Yine ekranların dayattığı ideal kadın görüntüsüne ulaşmak için kadınlar endüstrinin pazarladığı kozmetik ürünlere ve estetik operasyonlara mecbur bırakılmaktadır. Estetik operasyon yapan yerlerin yaygınlaşması bu konuya dair taleplerin oldukça arttığını göstermektedir. Ayrıca gün geçtikçe batıda olduğu gibi ülkemizde de estetik yaşı hızla düştüğü gibi yaşı geçkin kadınlara kadar estetik operasyon talebi artarak yaygınlaşmaktadır.

Kadın güzelliğini; estetik, makyaj, kıyafet olmasa ekranlarda filtreler ile illaki sağlamak zorunda hissetmektedir.

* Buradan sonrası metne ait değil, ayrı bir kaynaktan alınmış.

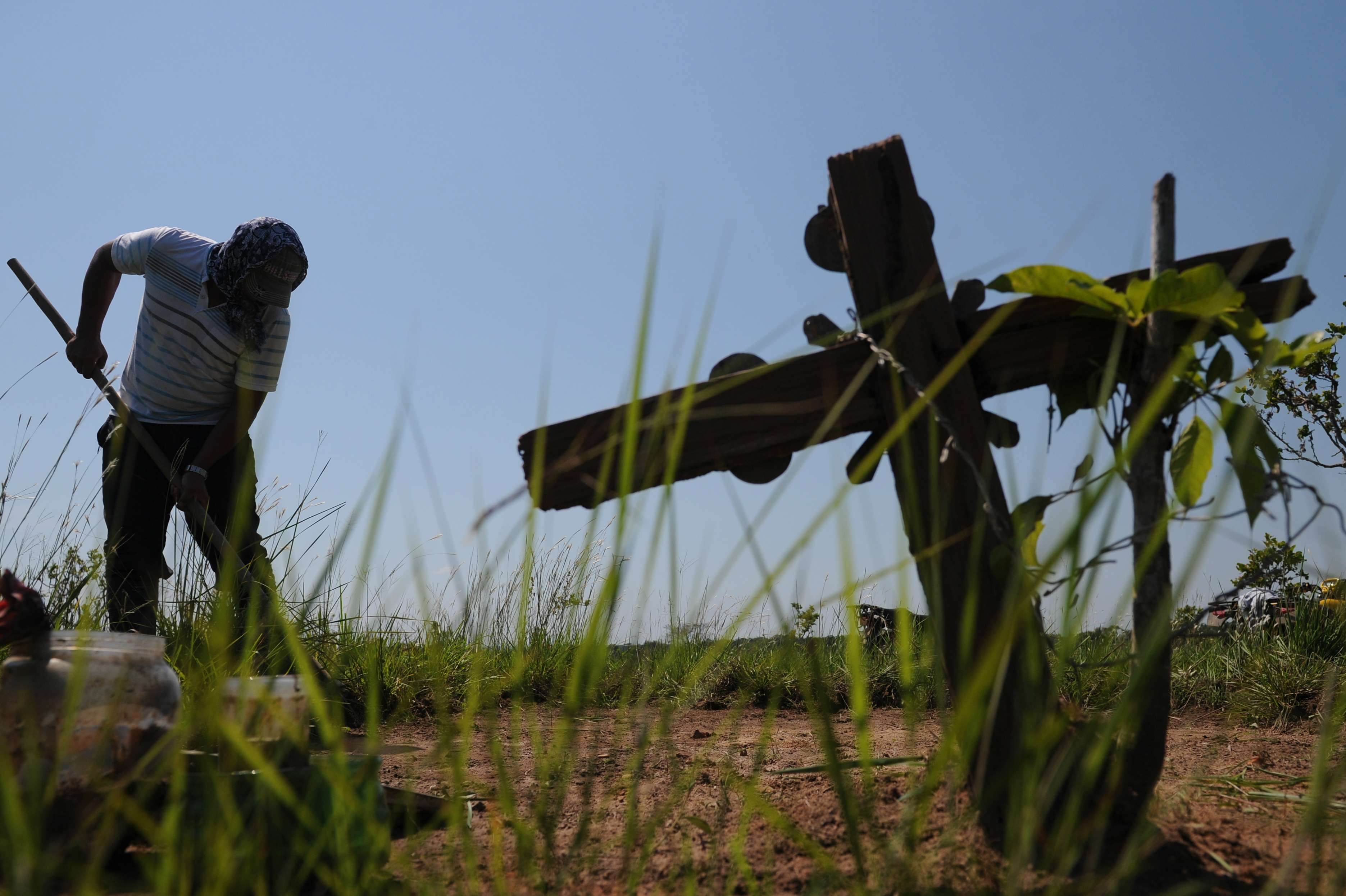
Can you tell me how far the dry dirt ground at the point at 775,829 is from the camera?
1.40 meters

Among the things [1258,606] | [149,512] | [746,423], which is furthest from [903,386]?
[1258,606]

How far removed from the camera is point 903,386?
5.45 ft

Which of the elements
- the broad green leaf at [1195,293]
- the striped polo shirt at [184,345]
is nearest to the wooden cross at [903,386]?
the broad green leaf at [1195,293]

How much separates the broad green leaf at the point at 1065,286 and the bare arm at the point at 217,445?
122 inches

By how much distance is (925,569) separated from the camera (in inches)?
65.4

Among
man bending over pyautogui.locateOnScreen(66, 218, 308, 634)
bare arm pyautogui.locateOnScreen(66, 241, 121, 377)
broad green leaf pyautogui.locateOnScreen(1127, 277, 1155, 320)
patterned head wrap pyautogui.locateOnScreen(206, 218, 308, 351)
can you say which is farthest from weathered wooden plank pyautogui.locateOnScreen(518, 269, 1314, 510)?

Sosyal medyanın sanaldan daha çok gerçek bir hayat olarak algılanması bu alanı daha gerçekçi olarak zihinlere kazınmaya başlamıştır. Bedenlerinden rahatsız olan ve kaçan nice kadının anlık görsel hazlarını tatmin etmesinden dolayı sosyal medya uygulamalarına bağımlılık duygusu günden güne artmaktadır. Bu güzellik yarışında, kadının beden algısı ve kendilik bilincinin medya tarafından zaafa uğratılarak değiştirilmesi, kadını endüstrinin en güvenilir taşıyıcısı konumuna çıkarmıştır.

Sosyal medyada sürekli ve hızlı değişen resimlerin yansıttığı hep başkasının güzelliğidir. Başkasının güzelliğine ulaşmak isteyen kadın sürekli güzellik merkezlerinin yollarını aşındırmakta hatta abone sistemlerine kaydolmak zorunda kalmaktadır. Çünkü masallara bile konu olan güzelliğini sürekli aynalara “Ayna ayna, söyle bana benden daha güzeli var mı?” sorusuyla sorgulayan kraliçenin düştüğü durum gibi bitmek tükenmek bilmeyen bir güzellik sorgusu yapılmaktadır… Evet, ekranlar her zaman daha güzelini daha çekicisini çıkarmaktan çekinmemektedir. Onun için mükemmel ve kusursuz bir güzellik yoktur. Sürekli peşinden koşulan ama çoğu zaman ulaşılmaz olduğu için kadını bitkin ve harap düşüren, psikolojisini bozan bu güzellik arayışı bir hakikat arayışı gibi ömür boyu devam etmektedir. Modern dünya kadını daha çok cinselliğiyle özgürleştirmeyi vaat ederken, kadının bütün yeteneklerini ve değerlerini bu uğurda tüketime sunmaktadır. Modern dünyanın köle pazarı olan medya ekranlarında teşhir edilen kadının özgürlüğü, görsellik zindanlarında hapsedilmiş ve bir mahpus gibi prangalarından kurtarılmayı beklemektedir.


[1] Foucault, M. (2007). Cinselliğin Tarihi.(Çev. Hülya Uğur Tanrıöver) İstanbul: 2007. Ayrıntı Yayınları. s:72

[2] Byung-Chul Han, Enfokrasi, (Çev: Mustafa Özdemir) İstanbul, 2022, Ketebe Yayınları, s:13

[3] Çerçi Dükkânı: Eskiden, köy köy, kasaba kasaba dolaşarak, herkesin ihtiyaç duyduğu bin bir eşit ufak tefek eşyalar satan seyyar satıcılara verilen isim.